Canadian Securities Regulators Provide Blanket Relief for Market Participants Due to Covid-19 (March 23)

Canadian Securities Regulators provide Blanket Relief for Market Participants due to COVID-19 On March 18, 2020, the Canadian Securities Administrators (CSA), including The Manitoba Securities Commission, announced a blanket order… Learn More

Author(s):  Bradley Zander

published 03/23/2020

Canadian Securities Regulators provide Blanket Relief for Market Participants due to COVID-19

On March 18, 2020, the Canadian Securities Administrators (CSA), including The Manitoba Securities Commission, announced a blanket order granting relief from certain regulatory filings due on or before June 1, 2020.

The blanket relief provides market participants, including public companies, investment funds, registrants and designated ratings organizations, the benefit of a 45-day extension for certain continuous disclosure. This includes financial statements, management’s discussion and analysis, reports of fund performance, annual information forms and technical reports.

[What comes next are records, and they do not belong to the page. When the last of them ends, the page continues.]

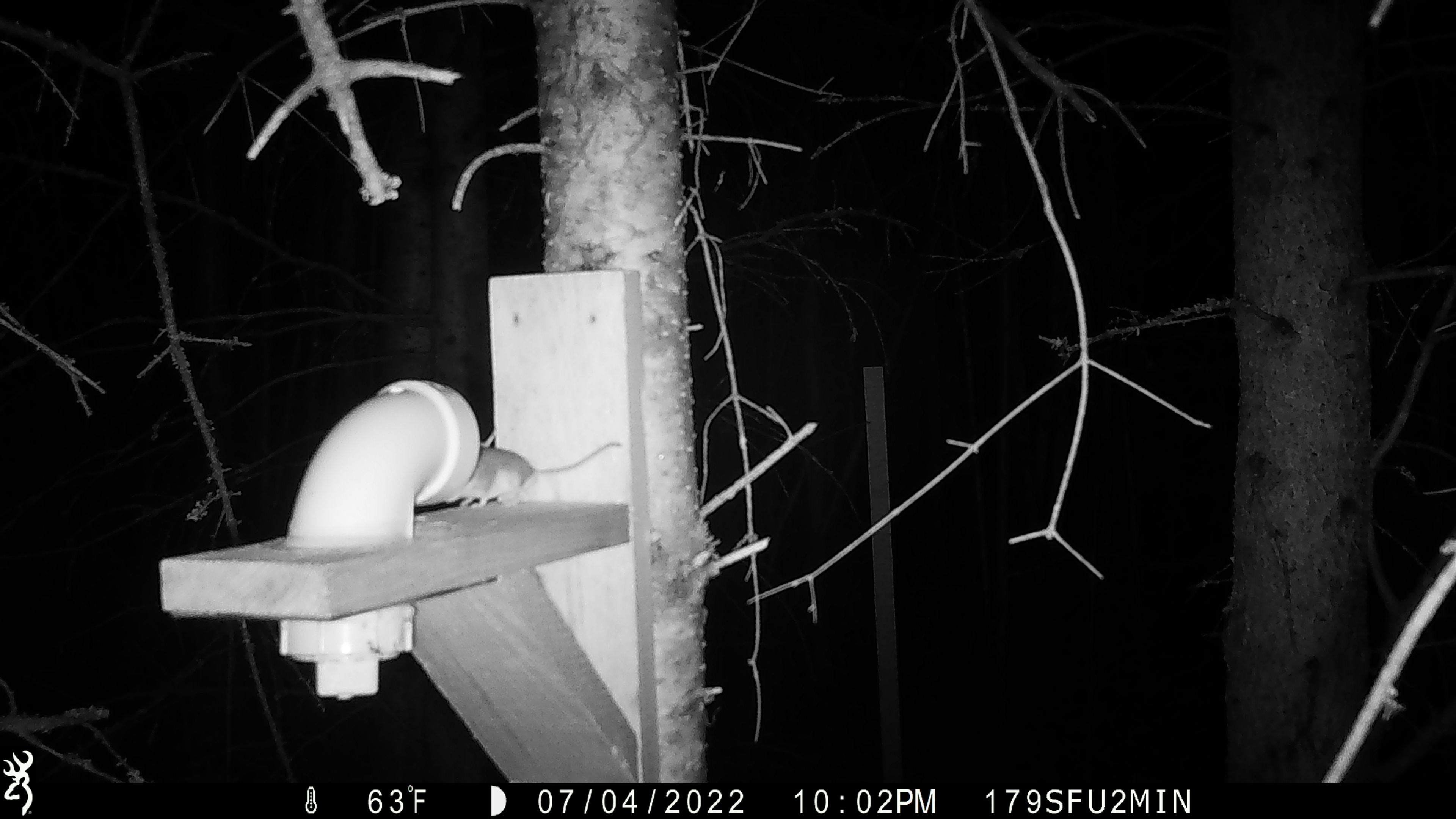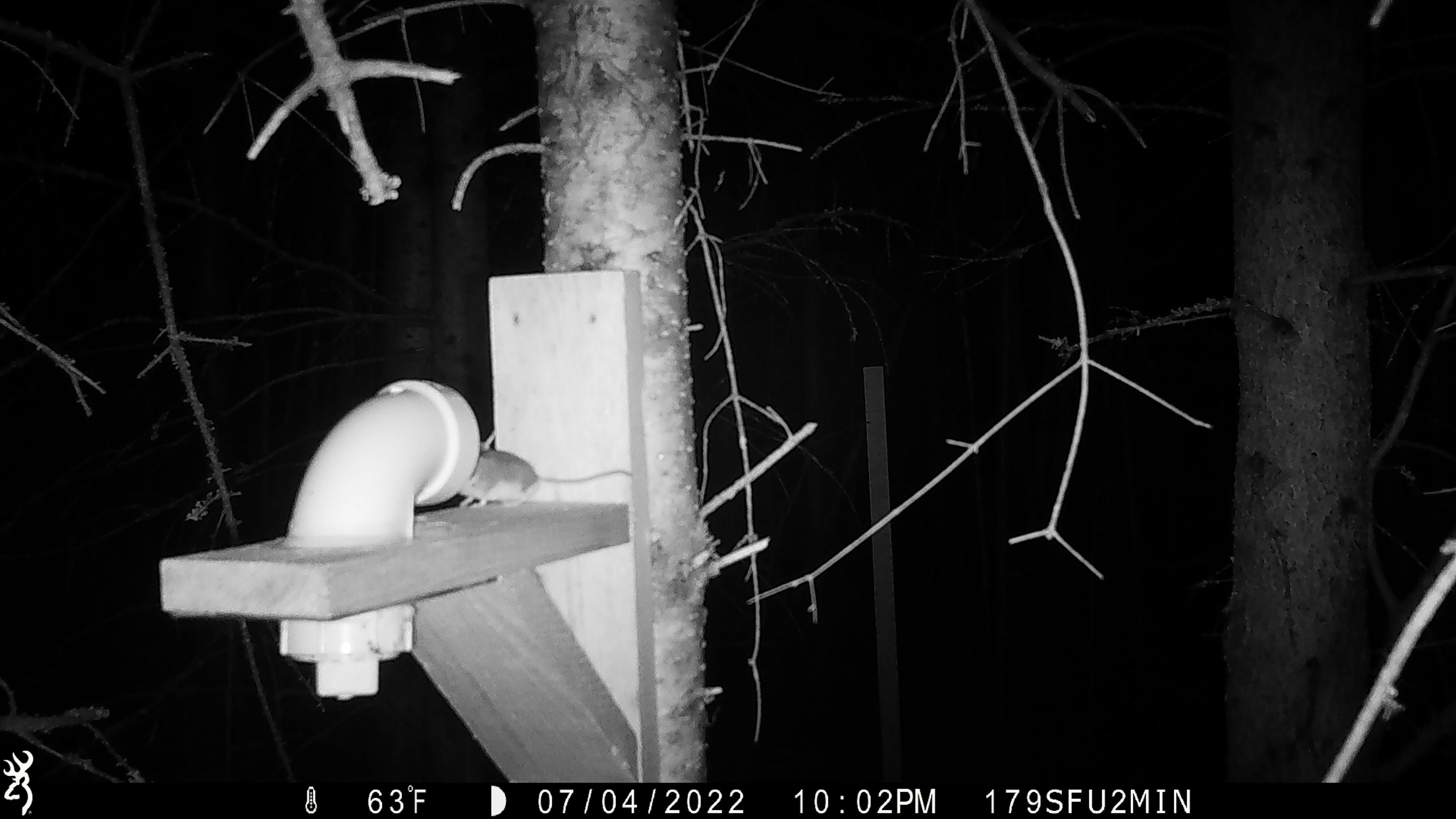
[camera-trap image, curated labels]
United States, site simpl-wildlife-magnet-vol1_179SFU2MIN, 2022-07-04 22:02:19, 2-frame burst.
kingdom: Animalia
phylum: Chordata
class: Mammalia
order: Rodentia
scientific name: Rodentia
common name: mouse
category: mouse sp.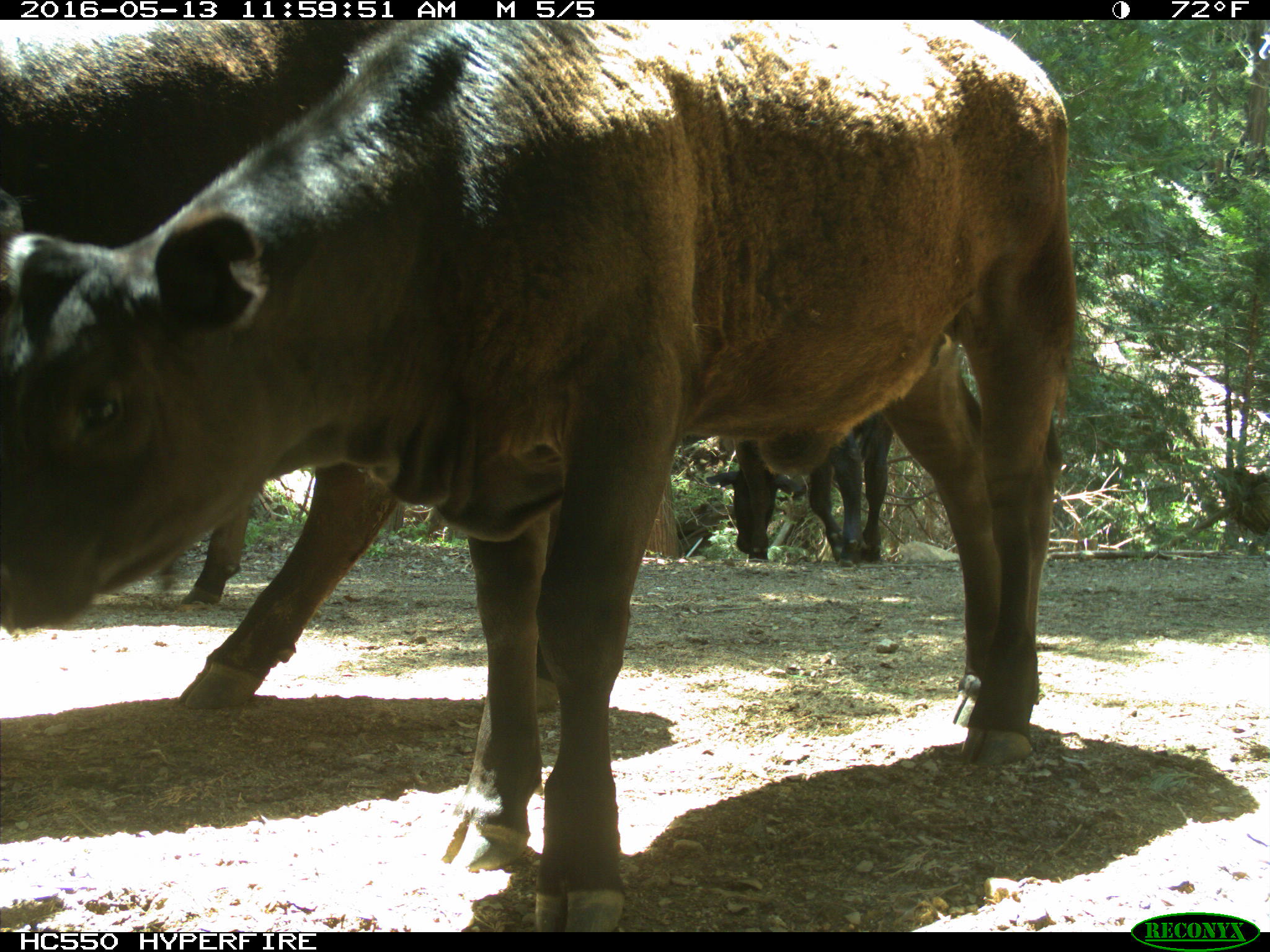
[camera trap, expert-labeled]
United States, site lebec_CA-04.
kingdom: Animalia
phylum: Chordata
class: Mammalia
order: Artiodactyla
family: Bovidae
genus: Bos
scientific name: Bos taurus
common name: domestic cow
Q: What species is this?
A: Bos taurus (domestic cow).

News of this blanket order will be welcomed by many companies that would have risked a securities filing default because of social distancing initiatives in place for employees and service providers, such as auditors. Market participants relying on this blanket relief will not be required to file an application with their local securities regulator and will not be noted in default. The extension should also have the benefit of providing market participants additional time to better understand the short and long-term impacts of the COVID-19 outbreak on their operations and outlook, resulting in more accurate and helpful disclosure when ultimately filed.

In its March 18th press release, the CSA encouraged market participants to focus on critical business decisions during this period of uncertainty while managing risks to their employees, investors, customers and other stakeholders. The CSA also expressed support for public companies that elect to hold virtual shareholder meetings this year.

Management of public companies and other market participants are cautioned to consider all non-securities law implications of delaying continuous disclosure filings. For example, a delayed filing may be an event of default pursuant to outstanding credit facilities or loan agreements.